A sunny afternoon in the Sicilian municipality of Catania: the city squares – surrounded by historical buildings – are bustling with activity and espressos are served at café tables, while the beautiful city at the foot of Mount Etna is filled with boisterous laughter and lively discussions. For Catania’s inhabitants, this is a familiar daily picture. To those who have to go by car, however, the city appears in a very different light. Blochin Cuius, the managing director of MVMANT (that is to say: movemant), thinks back to his time as a student in Catania: “Driving a car here is pure torture”, is how the Italian comments on the traffic situation in his native city. Above all, he regrets that there are so few passengers per vehicle. And this is not unique to Sicily. “The global average is 1.2 people per car”, Cuius explains with concern. He came to the conclusion that things could not remain this way.
In Mirabella Imbaccari, a small village in Sicily, a viable solution to this problem had been found when the founders of MVMANT were only children. “There were very few private cars there and public transport was extremely rare. That gap was filled by local taxi drivers”, Blochin Cuius remembers. The taxi drivers offered a kind of modified taxi service. As they knew everybody in the village and were aware who had to go where to and when, they were able to offer an early form of what later became known as “shared mobility” services. Always using the best possible route, they transported many people as possible in their taxis, thereby reducing per capita pollutant emissions. With MVMANT, the Italians wanted to take advantage of this method by recreating it in modern form.
MVMANT took an important step as a participant in the programme “Dubai Future Accelerators”. More than 2,200 companies had applied to join forces with the Dubai Government to develop new technologies, strategies and concepts. In the end, not more than three projects were implemented. The project initiated by Blochin Cuius is the most successful one to date. MVMANT uses artificial intelligence to cleverly combine enquiries by passengers so that as many people as possible can ride in their Sprinter. The technology behind the concept is designed to avoid unprofitable routes and minimize per capita pollutant emissions. In Dubai, the service supports many of the world’s leading technology companies whose employees benefit from flexible routes and short waiting times.

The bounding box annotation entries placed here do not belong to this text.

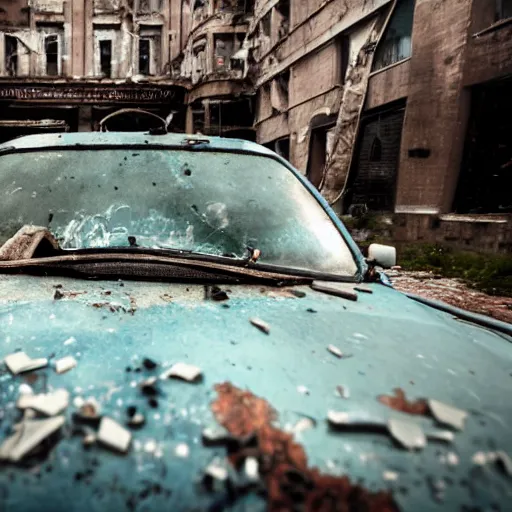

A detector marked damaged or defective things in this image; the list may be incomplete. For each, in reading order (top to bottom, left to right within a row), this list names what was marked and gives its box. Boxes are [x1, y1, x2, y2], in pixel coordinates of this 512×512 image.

damaged building [0, 0, 188, 140]
broken window [372, 0, 416, 72]
broken window [496, 0, 512, 19]
shattered windshield [0, 148, 358, 276]
abandoned car [0, 133, 510, 512]
rusty patch on hood [210, 382, 398, 510]
rusty patch on hood [376, 388, 428, 416]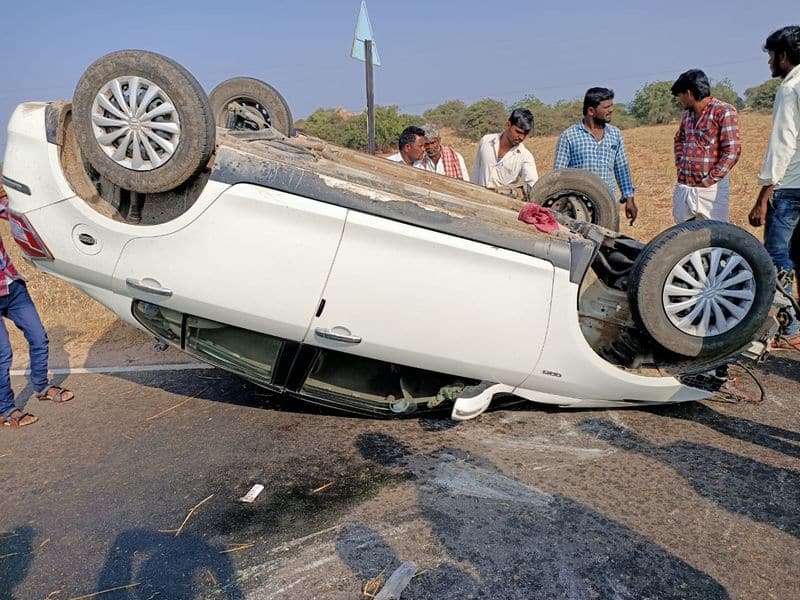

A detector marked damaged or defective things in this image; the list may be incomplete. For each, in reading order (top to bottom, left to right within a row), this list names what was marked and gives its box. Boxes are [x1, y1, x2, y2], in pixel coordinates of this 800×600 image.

overturned white car [0, 50, 776, 418]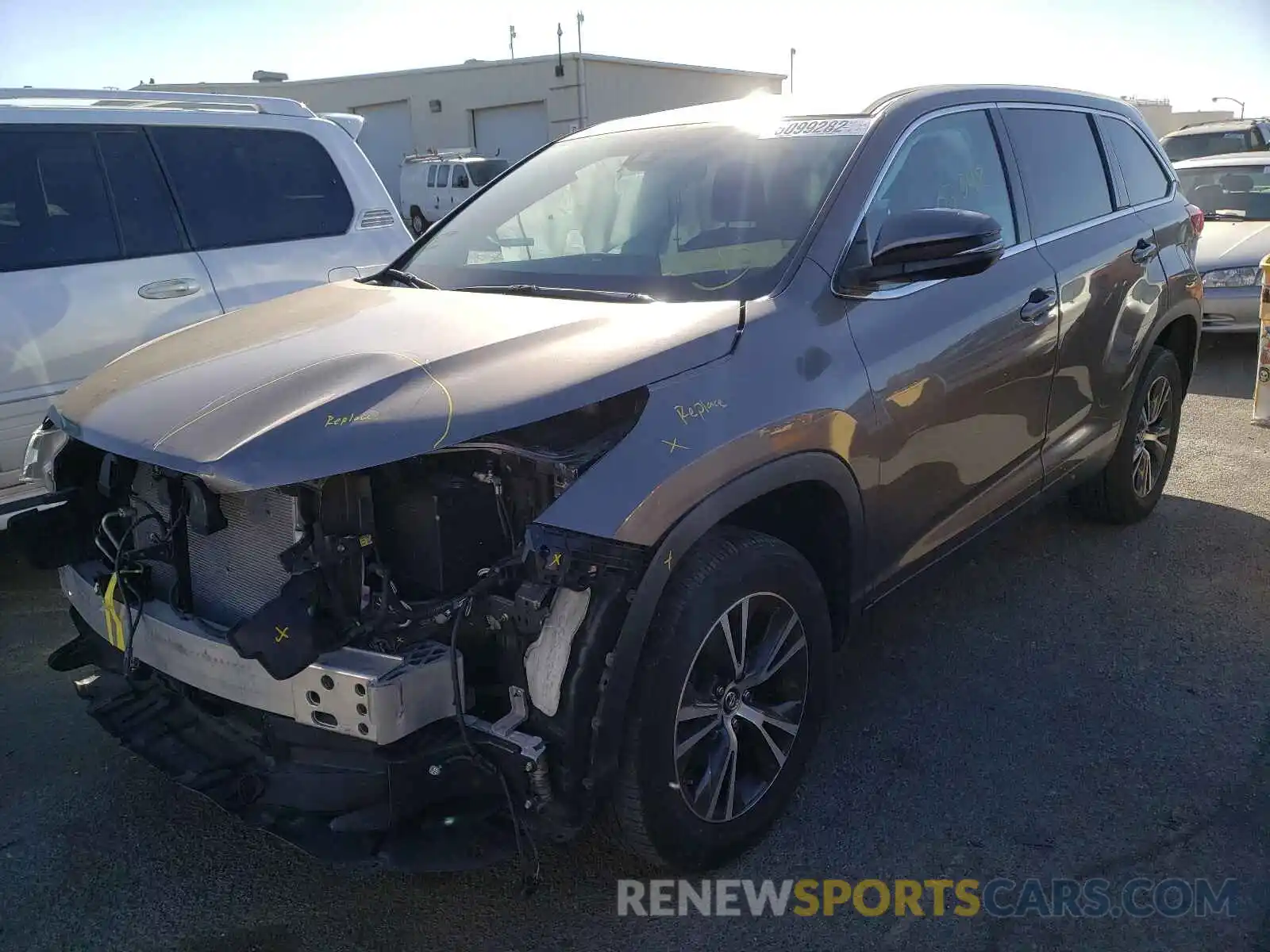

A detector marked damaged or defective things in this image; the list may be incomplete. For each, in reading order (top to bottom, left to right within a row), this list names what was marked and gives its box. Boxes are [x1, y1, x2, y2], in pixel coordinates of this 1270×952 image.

yellow damage marking [660, 240, 800, 278]
crumpled hood [1194, 221, 1264, 270]
crumpled hood [52, 278, 743, 489]
yellow damage marking [889, 378, 927, 406]
damaged toyota highlander [12, 86, 1200, 876]
yellow damage marking [101, 568, 125, 651]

Even during the piloting phase in Ragusa, Sicily, the Mercedes-Benz Sprinter proved to be the ideal partner for the innovative company. Managing director Cuius raves about the high-quality materials and the workmanship: “The high degree of convenience and the low noise level in the interior of the Sprinter are particularly appealing to our clients in Dubai.” Furthermore, our Mercedes-Benz Sprinters convey a certain prestige, a fact that plays a major role for many passengers. As they are equipped with 19 seats, there is plenty of space and this enhances the efficiency of the service. It was originally planned to use Sprinters with just eight seats, but as luck would have it, the larger versions were available more quickly. This coincidence ultimately turned out to be a real godsend for the Italian company whose service is highly frequented in the desert city of Dubai.
Like any other transport solution, this shared mobility offer requires skilled drivers. In the modern and reliable Sprinter, such drivers will find everything their heart desires. “Our team of drivers was thrilled, and after having driven the Sprinter, it would have been very difficult for them to change to another vehicle”, says MVMANT’s managing director Cuius. Lots of comfort and ergonomic seats are of great importance not only for the passengers. As the drivers spend a lot of time behind the wheel, they are particularly happy about the high degree of comfort in the Sprinter. Moreover, the vehicles offer numerous opportunities for personalisation. They can be adapted to virtually the most situation. What is more, thanks to the worldwide assistance offered by Mercedes-Benz, there is always a kind of “guardian angel” available with a mobile workshop and spare parts on site.
MVMANT’s most important goal for the future is consistent with its guiding principle: A little goes a long way. “We believe that the mobility of the future is mobility as a service”, Cuius predicts. “As soon as autonomous driving has become incorporated into the world of transport, private cars will be relegated to a niche existence, the congenial Italian adds.” Since unprofitable transport solutions are still to be found all over the world and there are still challenges on the first as well as the last mile, Cuius sees potential for the implementation of such a mobility concept in many cities. In close collaboration with scientists from the University of Catania, the Italian company continues to work on the improvement of their software. However, their intention is not to replace the taxi industry, but to become part of the mobility-on-demand ecosystem alongside it. “In Venice we have shown that fair conditions and intelligent division of labour will help taxi drivers to become part of this ecosystem”, Cuius explains.